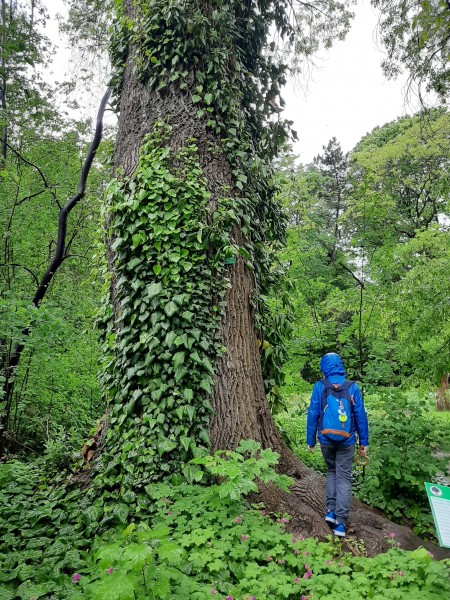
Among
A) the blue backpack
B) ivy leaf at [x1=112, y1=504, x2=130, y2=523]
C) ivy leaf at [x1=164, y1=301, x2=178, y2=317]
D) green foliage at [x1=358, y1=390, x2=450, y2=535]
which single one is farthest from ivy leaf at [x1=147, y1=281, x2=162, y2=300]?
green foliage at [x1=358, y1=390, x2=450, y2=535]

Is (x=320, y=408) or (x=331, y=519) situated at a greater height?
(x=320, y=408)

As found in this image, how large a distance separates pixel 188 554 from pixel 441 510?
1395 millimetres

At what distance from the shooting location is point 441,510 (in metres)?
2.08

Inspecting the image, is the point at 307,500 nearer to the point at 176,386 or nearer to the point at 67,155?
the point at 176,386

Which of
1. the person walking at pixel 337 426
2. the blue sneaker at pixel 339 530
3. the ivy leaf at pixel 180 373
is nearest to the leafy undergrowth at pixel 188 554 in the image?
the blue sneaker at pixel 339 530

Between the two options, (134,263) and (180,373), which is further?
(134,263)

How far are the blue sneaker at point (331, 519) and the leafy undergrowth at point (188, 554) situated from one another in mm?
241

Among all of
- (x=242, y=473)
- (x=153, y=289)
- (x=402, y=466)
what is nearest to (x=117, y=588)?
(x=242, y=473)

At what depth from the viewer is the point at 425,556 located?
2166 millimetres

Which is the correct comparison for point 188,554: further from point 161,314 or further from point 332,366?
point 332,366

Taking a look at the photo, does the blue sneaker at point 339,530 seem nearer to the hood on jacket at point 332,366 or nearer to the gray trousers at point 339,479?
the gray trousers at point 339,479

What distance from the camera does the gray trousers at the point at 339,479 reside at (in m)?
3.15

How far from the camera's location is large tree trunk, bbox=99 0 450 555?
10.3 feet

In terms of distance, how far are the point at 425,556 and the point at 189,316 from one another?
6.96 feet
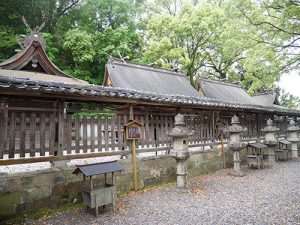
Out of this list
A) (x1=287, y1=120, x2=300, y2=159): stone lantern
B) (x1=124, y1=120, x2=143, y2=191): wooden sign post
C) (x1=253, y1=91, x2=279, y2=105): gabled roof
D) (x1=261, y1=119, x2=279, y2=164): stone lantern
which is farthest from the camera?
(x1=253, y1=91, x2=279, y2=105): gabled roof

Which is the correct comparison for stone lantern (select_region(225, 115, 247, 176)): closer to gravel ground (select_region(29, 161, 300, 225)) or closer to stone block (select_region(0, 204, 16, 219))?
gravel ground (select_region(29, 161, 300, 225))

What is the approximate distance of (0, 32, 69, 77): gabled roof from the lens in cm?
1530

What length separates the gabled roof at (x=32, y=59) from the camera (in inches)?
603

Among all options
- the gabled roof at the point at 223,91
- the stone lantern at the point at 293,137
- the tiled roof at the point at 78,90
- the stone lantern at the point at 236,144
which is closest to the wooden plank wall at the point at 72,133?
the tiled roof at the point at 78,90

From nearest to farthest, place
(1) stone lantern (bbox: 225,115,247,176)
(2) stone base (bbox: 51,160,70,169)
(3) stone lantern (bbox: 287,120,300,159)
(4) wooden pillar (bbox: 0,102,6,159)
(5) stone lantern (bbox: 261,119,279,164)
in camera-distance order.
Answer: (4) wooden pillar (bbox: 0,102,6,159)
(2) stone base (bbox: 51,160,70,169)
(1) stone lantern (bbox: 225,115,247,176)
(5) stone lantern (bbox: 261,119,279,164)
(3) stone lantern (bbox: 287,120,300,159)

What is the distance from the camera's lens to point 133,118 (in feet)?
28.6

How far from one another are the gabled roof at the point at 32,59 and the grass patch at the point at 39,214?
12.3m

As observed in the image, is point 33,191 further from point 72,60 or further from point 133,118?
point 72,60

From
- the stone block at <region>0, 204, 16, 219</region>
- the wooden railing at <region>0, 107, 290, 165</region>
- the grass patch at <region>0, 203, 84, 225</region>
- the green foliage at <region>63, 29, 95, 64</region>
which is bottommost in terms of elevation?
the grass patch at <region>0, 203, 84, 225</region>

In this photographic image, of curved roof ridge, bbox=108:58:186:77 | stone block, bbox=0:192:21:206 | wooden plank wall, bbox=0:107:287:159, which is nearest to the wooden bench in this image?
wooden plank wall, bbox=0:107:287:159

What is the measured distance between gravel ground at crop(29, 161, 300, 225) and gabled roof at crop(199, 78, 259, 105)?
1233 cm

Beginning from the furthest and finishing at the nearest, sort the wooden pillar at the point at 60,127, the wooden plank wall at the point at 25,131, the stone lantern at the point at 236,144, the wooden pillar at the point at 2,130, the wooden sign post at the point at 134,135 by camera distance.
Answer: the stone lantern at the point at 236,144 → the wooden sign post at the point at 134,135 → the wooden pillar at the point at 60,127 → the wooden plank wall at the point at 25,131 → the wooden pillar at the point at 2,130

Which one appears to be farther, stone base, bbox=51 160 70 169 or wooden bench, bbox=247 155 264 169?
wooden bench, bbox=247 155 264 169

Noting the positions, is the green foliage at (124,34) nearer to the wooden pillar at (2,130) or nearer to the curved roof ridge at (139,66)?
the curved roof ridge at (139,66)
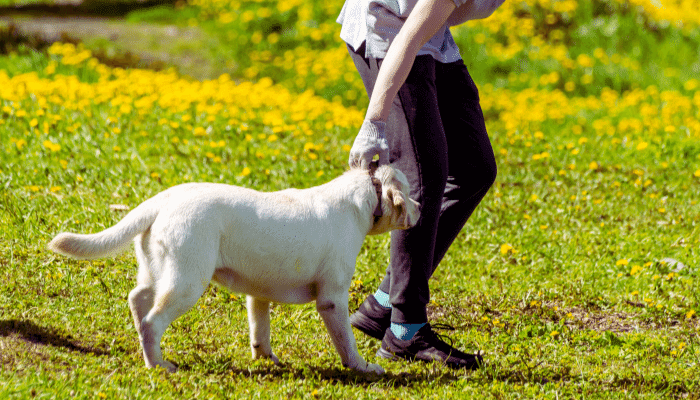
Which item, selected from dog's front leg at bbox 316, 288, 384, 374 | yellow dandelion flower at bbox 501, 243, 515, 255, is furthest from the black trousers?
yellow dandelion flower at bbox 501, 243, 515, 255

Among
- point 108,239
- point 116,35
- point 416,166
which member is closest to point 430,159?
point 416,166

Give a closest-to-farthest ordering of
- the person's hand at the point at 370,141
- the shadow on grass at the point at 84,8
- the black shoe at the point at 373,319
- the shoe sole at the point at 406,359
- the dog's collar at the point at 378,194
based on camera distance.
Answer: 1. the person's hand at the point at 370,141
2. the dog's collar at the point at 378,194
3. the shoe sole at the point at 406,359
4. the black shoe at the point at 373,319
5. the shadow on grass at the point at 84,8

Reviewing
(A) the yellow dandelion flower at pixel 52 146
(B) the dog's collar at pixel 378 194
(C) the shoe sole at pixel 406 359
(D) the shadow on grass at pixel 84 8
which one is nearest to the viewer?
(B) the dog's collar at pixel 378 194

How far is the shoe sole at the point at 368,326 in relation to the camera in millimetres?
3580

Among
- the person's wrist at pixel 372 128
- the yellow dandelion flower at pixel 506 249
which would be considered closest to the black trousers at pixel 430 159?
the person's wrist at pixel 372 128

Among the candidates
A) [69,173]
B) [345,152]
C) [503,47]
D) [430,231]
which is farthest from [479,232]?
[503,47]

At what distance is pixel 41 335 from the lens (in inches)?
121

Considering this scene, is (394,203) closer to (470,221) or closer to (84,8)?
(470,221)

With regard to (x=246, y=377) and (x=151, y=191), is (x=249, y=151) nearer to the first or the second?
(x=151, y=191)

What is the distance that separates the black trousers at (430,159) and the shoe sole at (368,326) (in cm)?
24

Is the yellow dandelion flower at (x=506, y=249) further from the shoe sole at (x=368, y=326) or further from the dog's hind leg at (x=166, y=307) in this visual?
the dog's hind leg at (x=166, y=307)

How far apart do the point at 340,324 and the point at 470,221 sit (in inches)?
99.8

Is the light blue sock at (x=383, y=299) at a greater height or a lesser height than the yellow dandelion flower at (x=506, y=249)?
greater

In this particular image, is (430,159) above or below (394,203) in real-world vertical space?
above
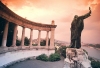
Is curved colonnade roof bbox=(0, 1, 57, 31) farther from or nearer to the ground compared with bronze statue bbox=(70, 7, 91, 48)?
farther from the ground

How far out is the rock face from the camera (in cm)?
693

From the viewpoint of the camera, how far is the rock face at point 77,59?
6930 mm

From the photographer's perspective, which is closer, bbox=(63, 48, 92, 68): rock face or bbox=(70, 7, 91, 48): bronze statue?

******

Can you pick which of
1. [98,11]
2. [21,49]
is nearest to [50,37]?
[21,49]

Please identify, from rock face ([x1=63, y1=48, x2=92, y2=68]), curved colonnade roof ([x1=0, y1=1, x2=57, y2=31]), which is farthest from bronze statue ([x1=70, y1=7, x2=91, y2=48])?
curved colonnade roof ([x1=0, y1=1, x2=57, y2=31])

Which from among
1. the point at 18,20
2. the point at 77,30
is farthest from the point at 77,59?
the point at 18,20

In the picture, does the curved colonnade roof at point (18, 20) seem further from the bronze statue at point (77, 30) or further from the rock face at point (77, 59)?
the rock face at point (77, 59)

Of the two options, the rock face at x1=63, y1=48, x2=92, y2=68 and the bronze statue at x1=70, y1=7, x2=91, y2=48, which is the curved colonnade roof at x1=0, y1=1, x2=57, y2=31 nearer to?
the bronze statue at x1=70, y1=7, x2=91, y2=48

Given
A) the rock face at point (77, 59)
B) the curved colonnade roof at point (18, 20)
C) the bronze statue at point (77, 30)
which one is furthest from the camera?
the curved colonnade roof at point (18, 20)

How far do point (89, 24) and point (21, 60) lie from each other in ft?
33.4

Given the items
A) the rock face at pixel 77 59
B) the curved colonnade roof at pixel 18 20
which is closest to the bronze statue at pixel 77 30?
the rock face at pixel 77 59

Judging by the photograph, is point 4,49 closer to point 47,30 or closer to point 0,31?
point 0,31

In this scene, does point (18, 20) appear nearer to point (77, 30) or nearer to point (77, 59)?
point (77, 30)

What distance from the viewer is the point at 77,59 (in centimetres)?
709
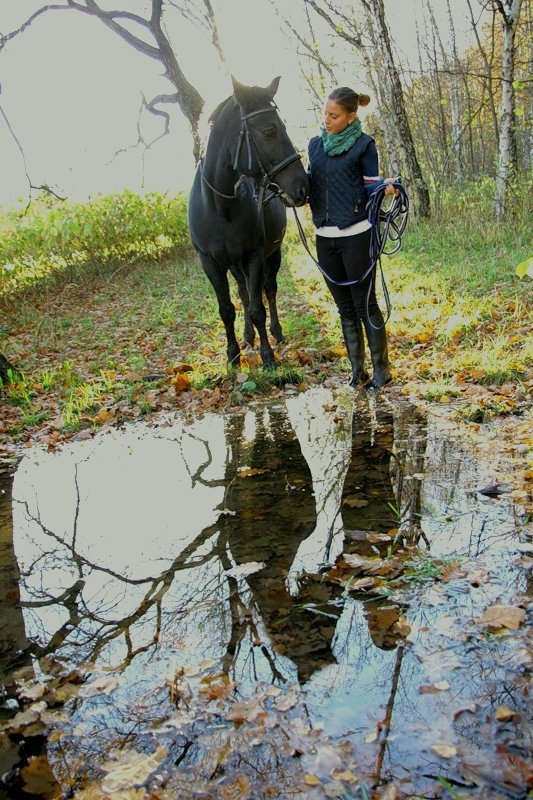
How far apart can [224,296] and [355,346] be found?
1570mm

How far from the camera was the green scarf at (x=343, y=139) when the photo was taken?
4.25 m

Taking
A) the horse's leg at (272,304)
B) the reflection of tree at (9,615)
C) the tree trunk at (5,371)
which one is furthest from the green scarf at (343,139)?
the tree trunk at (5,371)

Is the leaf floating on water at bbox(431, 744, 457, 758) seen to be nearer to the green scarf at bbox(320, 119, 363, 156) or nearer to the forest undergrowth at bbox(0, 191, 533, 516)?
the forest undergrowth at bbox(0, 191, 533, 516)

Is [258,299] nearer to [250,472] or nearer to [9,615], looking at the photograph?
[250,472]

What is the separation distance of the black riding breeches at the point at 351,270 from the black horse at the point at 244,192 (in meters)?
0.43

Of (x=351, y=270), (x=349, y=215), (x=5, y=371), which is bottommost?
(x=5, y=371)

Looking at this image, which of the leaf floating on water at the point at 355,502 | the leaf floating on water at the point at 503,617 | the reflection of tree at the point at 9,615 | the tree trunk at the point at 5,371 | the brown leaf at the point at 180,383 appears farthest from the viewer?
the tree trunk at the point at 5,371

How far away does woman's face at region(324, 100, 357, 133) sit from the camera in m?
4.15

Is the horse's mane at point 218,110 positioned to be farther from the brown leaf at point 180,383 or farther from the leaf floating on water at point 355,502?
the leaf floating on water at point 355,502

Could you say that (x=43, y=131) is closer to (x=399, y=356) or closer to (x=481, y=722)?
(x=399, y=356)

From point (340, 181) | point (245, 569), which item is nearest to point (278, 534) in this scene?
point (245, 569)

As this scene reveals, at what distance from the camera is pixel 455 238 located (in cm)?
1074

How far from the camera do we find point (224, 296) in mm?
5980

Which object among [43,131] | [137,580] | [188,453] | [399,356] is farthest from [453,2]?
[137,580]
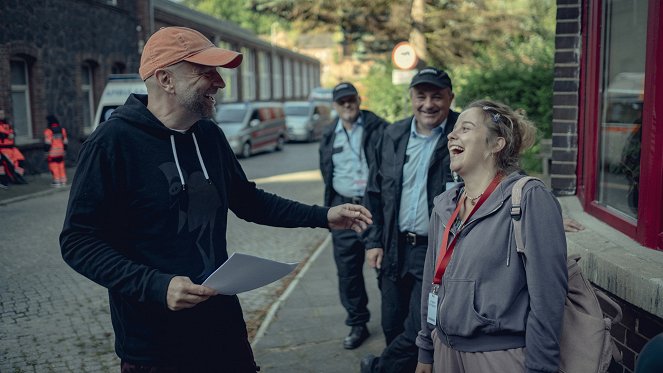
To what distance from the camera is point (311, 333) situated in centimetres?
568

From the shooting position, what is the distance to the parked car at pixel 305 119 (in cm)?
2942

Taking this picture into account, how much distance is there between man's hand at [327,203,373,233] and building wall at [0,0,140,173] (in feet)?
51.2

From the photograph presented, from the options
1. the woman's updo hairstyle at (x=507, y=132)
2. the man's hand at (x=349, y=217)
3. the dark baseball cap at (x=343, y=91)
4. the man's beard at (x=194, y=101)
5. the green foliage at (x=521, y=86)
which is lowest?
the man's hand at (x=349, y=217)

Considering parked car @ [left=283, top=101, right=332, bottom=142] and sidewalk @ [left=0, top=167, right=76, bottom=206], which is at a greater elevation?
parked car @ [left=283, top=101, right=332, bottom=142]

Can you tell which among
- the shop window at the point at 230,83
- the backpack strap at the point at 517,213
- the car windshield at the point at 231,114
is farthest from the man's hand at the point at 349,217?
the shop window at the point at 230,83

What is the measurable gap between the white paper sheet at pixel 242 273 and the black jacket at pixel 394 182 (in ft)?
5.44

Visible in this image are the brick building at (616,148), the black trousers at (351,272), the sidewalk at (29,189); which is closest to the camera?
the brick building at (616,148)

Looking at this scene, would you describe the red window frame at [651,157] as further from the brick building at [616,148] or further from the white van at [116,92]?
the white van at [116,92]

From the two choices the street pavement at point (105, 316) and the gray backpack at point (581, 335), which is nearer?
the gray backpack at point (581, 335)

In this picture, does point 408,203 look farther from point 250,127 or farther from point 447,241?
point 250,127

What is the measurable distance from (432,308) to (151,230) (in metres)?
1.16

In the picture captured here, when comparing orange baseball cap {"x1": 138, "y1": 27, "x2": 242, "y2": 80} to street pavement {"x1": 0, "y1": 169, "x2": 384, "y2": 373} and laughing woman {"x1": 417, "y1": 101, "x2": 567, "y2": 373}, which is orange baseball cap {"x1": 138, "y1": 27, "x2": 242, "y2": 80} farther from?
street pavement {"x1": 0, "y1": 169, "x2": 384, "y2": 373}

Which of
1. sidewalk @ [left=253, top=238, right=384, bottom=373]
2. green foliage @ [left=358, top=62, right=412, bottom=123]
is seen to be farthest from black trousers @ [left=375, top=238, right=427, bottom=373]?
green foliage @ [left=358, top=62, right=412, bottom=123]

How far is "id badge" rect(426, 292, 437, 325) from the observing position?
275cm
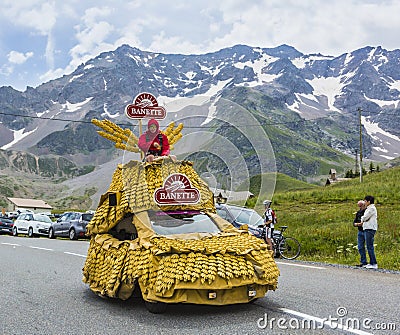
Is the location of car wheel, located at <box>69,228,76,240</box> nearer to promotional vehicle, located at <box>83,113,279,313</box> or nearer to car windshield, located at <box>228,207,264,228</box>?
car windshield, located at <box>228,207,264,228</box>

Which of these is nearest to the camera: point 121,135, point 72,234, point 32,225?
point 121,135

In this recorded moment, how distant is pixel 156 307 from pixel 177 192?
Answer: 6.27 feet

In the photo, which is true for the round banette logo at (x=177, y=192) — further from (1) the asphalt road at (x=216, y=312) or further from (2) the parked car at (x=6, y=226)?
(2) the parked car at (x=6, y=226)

******

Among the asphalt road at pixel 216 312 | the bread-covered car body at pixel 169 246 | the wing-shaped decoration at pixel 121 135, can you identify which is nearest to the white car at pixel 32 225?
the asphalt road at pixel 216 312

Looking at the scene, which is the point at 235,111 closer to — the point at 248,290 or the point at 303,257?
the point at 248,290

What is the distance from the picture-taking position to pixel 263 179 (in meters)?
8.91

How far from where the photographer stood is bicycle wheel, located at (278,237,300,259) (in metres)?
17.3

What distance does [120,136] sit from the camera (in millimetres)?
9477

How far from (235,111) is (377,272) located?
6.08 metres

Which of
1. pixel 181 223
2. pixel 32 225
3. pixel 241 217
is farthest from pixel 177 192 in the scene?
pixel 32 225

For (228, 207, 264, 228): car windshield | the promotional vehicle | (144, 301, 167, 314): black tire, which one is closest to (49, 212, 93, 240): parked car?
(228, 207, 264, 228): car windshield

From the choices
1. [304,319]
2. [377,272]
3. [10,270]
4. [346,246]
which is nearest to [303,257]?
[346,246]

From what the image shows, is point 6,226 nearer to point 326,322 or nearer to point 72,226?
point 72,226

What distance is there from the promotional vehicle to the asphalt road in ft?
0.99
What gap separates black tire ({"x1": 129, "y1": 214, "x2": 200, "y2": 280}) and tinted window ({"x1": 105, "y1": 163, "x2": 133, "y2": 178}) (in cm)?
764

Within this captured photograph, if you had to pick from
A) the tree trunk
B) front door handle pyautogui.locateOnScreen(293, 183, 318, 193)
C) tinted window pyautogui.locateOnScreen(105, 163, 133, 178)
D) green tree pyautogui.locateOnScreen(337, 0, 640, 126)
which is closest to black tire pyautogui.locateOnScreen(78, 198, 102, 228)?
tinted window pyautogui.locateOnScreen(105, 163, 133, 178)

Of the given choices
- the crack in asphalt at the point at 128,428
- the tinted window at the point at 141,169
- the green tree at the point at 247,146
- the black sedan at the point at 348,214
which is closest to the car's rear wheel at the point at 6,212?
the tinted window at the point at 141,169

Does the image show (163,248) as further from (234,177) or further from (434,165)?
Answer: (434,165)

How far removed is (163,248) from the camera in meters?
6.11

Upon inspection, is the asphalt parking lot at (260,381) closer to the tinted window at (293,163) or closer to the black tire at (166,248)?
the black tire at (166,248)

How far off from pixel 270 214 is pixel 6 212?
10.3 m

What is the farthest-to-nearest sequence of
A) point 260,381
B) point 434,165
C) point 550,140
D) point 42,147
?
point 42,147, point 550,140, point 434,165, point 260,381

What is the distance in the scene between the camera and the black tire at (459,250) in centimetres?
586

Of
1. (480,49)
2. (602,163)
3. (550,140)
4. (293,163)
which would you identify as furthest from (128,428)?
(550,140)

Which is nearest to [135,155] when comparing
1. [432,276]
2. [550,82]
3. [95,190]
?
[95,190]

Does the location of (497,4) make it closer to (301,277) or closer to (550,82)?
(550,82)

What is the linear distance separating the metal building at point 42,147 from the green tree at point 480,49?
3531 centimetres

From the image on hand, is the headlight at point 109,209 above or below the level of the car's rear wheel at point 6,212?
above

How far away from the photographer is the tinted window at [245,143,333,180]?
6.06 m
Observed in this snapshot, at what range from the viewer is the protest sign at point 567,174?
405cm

******

In the records above, count the lines that contain the string "photographer" and reply with only that number.

* **Worked answer**: 3